I've seen one of the latter communities first-hand. On my second day as a HIA member, a manager walked over and promoted me to security. That meant another round of training and, more importantly, a new level of respect from my peers. I sat and listened diligently as another Habbo user, guvenS_, explained how the position worked in a private room. It was now my job to patiently and thoroughly scrutinize everyone that was let through by the agents on the front desks. That meant typing every visitor's name into a security system that was hosted on a different website. The database would throw back a color -- green, yellow or red -- which had a corresponding teleportation tile inside Habbo.

"Not a question in my mind that Habbo will still be here in five years' time."

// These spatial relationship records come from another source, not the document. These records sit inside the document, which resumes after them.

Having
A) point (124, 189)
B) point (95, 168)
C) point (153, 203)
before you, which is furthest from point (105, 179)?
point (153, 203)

I spent an entire evening working and familiarizing myself with the position. I could have been watching Netflix or devouring the latest batch of PlayStation Plus games. Instead, I felt drawn to a group of strangers that had invited me into their fictional agency and given me a mundane but strangely rewarding job. It was a simple, but refreshing change from most nights.

Many users have a similar attachment to the hotel. Some even feel trapped by the friendships and communities that form a large part of their social life. "Sometimes I feel sorry for them," Amy Skates said. "Because you're just going to end up stuck like everything else. I hear people say every single day, "I need to quit, I need to quit." And they don't because obviously they're stuck with all their friends and they don't really want to leave them. Everyone wants to quit but none of them are going to and that's the fact."

That stickiness and sense of belonging could keep Habbo running for many years to come. "[There's] not a question in my mind that Habbo will still be here in five years' time," Lawrawrrr said. The virtual hotel might be a little quieter these days, but it still has diehard regulars and, it seems, enough pixel art charm to tempt the occasional newcomer through its doors.